The baseline Q-learning algorithm used is the most basic and a more sophisticated one would unquestionably reduce the speed up experimentally obtained. For instance, some form of reinforcement learning using eligibility traces (Singh & Sutton 1996) might be used. For the experiments when the goal was moved, a baseline such Dyna-Q+ (Sutton 1990) which was specifically designed to deal with changing worlds would probably be a better reference point.

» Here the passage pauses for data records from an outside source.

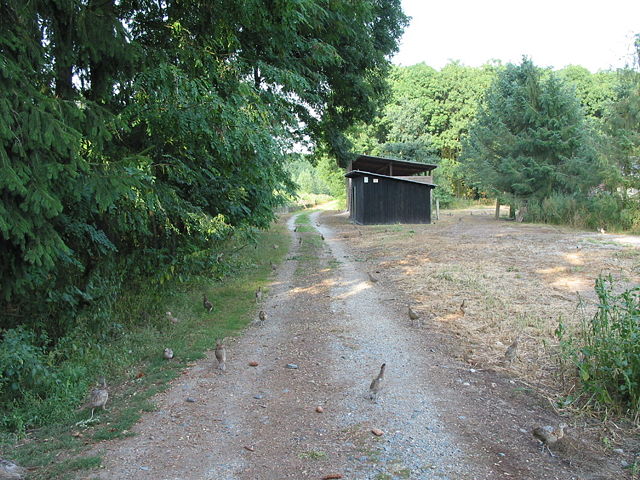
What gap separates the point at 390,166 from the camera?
99.6 feet

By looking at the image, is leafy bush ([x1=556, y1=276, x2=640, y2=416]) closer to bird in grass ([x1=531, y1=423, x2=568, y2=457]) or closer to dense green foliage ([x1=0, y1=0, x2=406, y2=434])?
bird in grass ([x1=531, y1=423, x2=568, y2=457])

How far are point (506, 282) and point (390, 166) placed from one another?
21042 mm

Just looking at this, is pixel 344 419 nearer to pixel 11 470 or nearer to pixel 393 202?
pixel 11 470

The speed up obtained, by transferring pieces of an action-value function, has also not been compared to alternatives, such as transferring pieces of a policy or transferring pieces of a model. Transferring pieces of a policy would reduce memory requirements and not require the rescaling applied to pieces of an action-value function. It does, however, have two disadvantages. Firstly, a solution can not be directly composed, as the position of decision boundaries can not be determined. Further learning would be necessary to decide the appropriate policy for each room. Secondly, the policy only indicates the best action. The action-value function orders the actions, indicating potentially useful small changes to the policy which might improve the accuracy on a new task. Transferring pieces of a model, would require first learning a model consisting of a probability distribution function for each action in each state. The memory requirement is considerably larger, unless the states reachable by an action are limited beforehand. Nevertheless, a model would need less modification in a changing world, such as when the goal is moved. It also carries more information which might speed up learning. The action-value function seems a good compromise in terms of complexity versus information content, but this would need to be empirically validated and is the subject of future work.